◆ PROBLEM DETAILS: Rewrite the stretch of the text about the disciples and the tomb from "The women were" through "body of Jesus.", putting "traders" in place of "merchants".

◆ EXCERPT TO READ:
• • • • • • •
It was the worst of days for a group of terrified disciples. The previous week had gone from the soaring heights of the triumphal entry of Jesus of Nazareth into the city of Jerusalem. The crowds cheered and shouted Hosanna. After years of political oppression, it looked like a new day was dawning in Israel. But the confusion of joy melted into plain confusion as Jesus did not live up to their expectations of a deliverer of Israel. Jesus did not help the disciples with His apocalyptic and gloomy talk. Then as Gethsemane, they see their comrade Judas come as a betrayer. They arrest Jesus. Peter whose back was against the wall and feared sharing Jesus’ fate denies Jesus. The disciples scatter and hide. Only John, Jesus’ mother, and a few women dared come to see Jesus crucified. Their greatest hopes were dashed. They could not even gather the courage to ask for the body of Jesus in order to bury Him. This task fell to two others. Joseph of Arimathea and Nicodemus dared petition Pilate for Jesus’ body. They were willing to take the risk of shaming and even possible arrest as co-conspirators of Jesus. Nicodemus who was to afraid of his reputation to be seen with Jesus during the day had changed. He publicly shares with Joseph in taking a dead body off a tree of cursing. They publicly became unclean in front of all the Jews and Romans. They were shamed, but they were not ashamed of Jesus. They took the task of wrapping the body of Jesus and adding myrrh and aloes to the body and placed the body in Joseph’s own rock carved tomb and sealed the door with a great stone.
The women were guilt-ridden because they felt that they had failed to show the proper respect for the body of their beloved master. They knew they had to risk going out and finishing the task. The seem to have known where the body was buried. It was buried in haste, as the sundown of the Sabbath was coming. So they had to wait until the evening after the Sabbath. They went to the merchants and purchased the spices and waited for the early morning to go out to the tomb. The men remained behind the locked doors of their refuge, and the women went forth under the gloom of the pre-dawn morning. We don’t know how many women there were, but Luke indicates four. Mark seems to record three including Mary Magdalene. They went sadly to the tomb to do the work of anointing the body of Jesus.
• • • • • • •
◆ DATA EXTRACT:
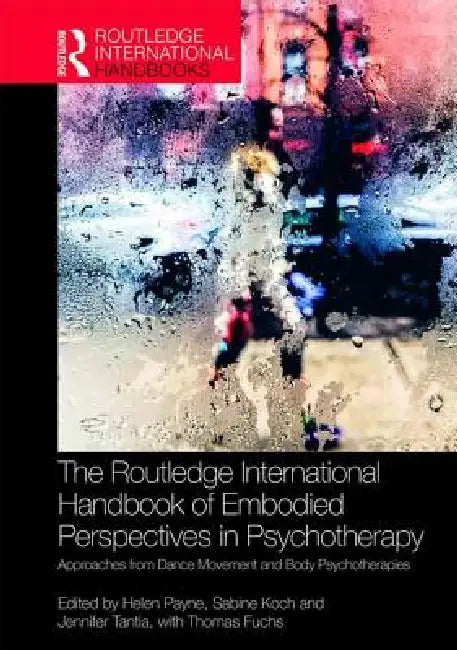 The Routledge International Handbook of Embodied Perspectives in Psychotherapy (English, Helen Payne | Sabine Koch | Jennifer Tantia)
• • • • • • •
◆ OUTPUT FOR THIS EXERCISE:
The women were guilt-ridden because they felt that they had failed to show the proper respect for the body of their beloved master. They knew they had to risk going out and finishing the task. The seem to have known where the body was buried. It was buried in haste, as the sundown of the Sabbath was coming. So they had to wait until the evening after the Sabbath. They went to the traders and purchased the spices and waited for the early morning to go out to the tomb. The men remained behind the locked doors of their refuge, and the women went forth under the gloom of the pre-dawn morning. We don’t know how many women there were, but Luke indicates four. Mark seems to record three including Mary Magdalene. They went sadly to the tomb to do the work of anointing the body of Jesus.